What has come under most criticism though is the commercialization of academic publishing. For one, it pushes learning institutions to make choices between buying textbooks and paying to access journals. The journal prices are exorbitant. For instance, Springer charges $10,000 a year for a copy of an edition plus electronic access. As you are aware, the dominance of a neoliberal ideology has witnessed continued reduced funding to universities and their research departments.
Therefore, academic journal publishers are condemned for being in the business of rent-seeking. Why and how? They get papers either for free from researchers or they charge a submission fee. They also seek out peer reviewers for free as well. How is it that they end up charging too much to access the research findings then? Academic publishers counter that they need to do so to not only pay for editorial effort but also other activities like organizing seminars and conferences.
This commercialization aspect plus the aforementioned reality of dominance by a few players make for a very dangerous combination.Where does this leave the publishers and the world of publishing?
Academic journal publishing will get better
It should come as no surprise that calls to disrupt the norms of academic journal publishers have gotten ever louder. A low hanging fruit has been the shift to Open Access publication but this has been in turn criticized for burdening cost of sustaining a publication on the authors as they have to pay a publication fee. Nevertheless, it is a good place to begin reforms. Some of the entities actualizing this are Cost of Knowledge and Access2Research.

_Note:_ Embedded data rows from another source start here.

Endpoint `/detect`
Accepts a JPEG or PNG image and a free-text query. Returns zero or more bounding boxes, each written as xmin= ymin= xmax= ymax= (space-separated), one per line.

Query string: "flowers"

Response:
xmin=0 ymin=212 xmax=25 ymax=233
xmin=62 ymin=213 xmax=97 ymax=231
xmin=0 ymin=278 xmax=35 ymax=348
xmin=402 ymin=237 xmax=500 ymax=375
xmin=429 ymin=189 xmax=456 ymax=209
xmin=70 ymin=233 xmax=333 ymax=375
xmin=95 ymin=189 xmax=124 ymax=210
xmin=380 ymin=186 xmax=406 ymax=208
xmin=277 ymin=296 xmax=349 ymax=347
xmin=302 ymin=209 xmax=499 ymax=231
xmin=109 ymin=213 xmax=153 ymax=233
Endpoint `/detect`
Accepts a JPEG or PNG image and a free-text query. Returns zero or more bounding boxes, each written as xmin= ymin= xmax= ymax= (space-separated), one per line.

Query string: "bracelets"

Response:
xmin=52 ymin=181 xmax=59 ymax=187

Reform may yet be forced on academic journal publishers by the overwhelming effect of the internet on day-to-day life. Tools like blockchain are being considered for use in eliminating the problem of research fraud and replication. This open ledger system would allow for development and maintenance of a superior form of digital database.
Another win for academic journal publishers is in exploitation of the online space for new avenues of revenues. This could serve to lessen the cost of research publication for researchers. Readership can now move from institutions to individual subscribing readers. The data mined from the interaction in this space can also be capitalized on.
Academic journal publishers are at a crossroad as to their functionality going forward. The best place for them will be to reconsider the criticism levelled against them and to collectively change for the better. Otherwise, they have been a force for good in academia.